THE MOBILE PHONE rings at 9.30pm. It is the time of the night when I sit in front of the television screen and ponder whether I should stay or go. A quick check and I see the midweek movie stars Tom Cruise.
I liked watching Tom once upon a time. He entertained me in The Colour of Money, A Few Good Men and The Firm - the last time I enjoyed him was in Jerry Maguire. Bed wins.
The good woman is on the phone. She is calling from the upstairs bedroom. 'We have a situation,' she says in a low controlled voice. I tell her I will be right there.
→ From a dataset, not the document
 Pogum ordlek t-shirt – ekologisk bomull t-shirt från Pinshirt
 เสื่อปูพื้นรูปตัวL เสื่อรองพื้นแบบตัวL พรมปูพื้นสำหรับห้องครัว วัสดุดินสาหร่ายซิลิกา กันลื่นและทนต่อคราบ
As I trudge my way up the steps I think there are two things that could possibly be wrong. One is that the young lad or younger lad has woken and is holding her hostage with a pair of hair straighteners in our room. The other is that she has seen a spider. I find her standing on the bed. Frozen. Over her head, sticking its legs defiantly into the curtain is a spider. He is slightly bigger than two matchboxes in length, and about the diameter of an egg in width. It is the largest spider I have ever seen. In fact, it is so big I am impressed. I have heard stories about the thousands of new types of arachnoids that have infiltrated their way into our country in recent years - now the proof has made its way into our bedroom. I don't want to kill him. Surprisingly, the good woman doesn't ask me to. She just wants me to get rid of it. I fetch a Tupperware box and lid from downstairs. I empty out the remnants of last night's spaghetti bolognaise, and shake the spider into it. The young lad is still awake, lying in his bed. I take the intruder in to show him.
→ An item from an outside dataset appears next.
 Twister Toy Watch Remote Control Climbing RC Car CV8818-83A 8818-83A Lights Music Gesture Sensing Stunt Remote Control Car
'He has hairy legs like you,' he tells me. The good woman agrees. Then I take our guest outside and release him into the darkness. I do not know in which direction he has scuttled. Re-entering the house I turn off the outside light, lock the door and retire for the night. The good woman lies with her head on the pillow, staring at the ceiling. 'I hope the rest of his family aren't living in here somewhere,' she says. Then she falls asleep while I think about the neighbours. I will check their necks for fang marks in the morning.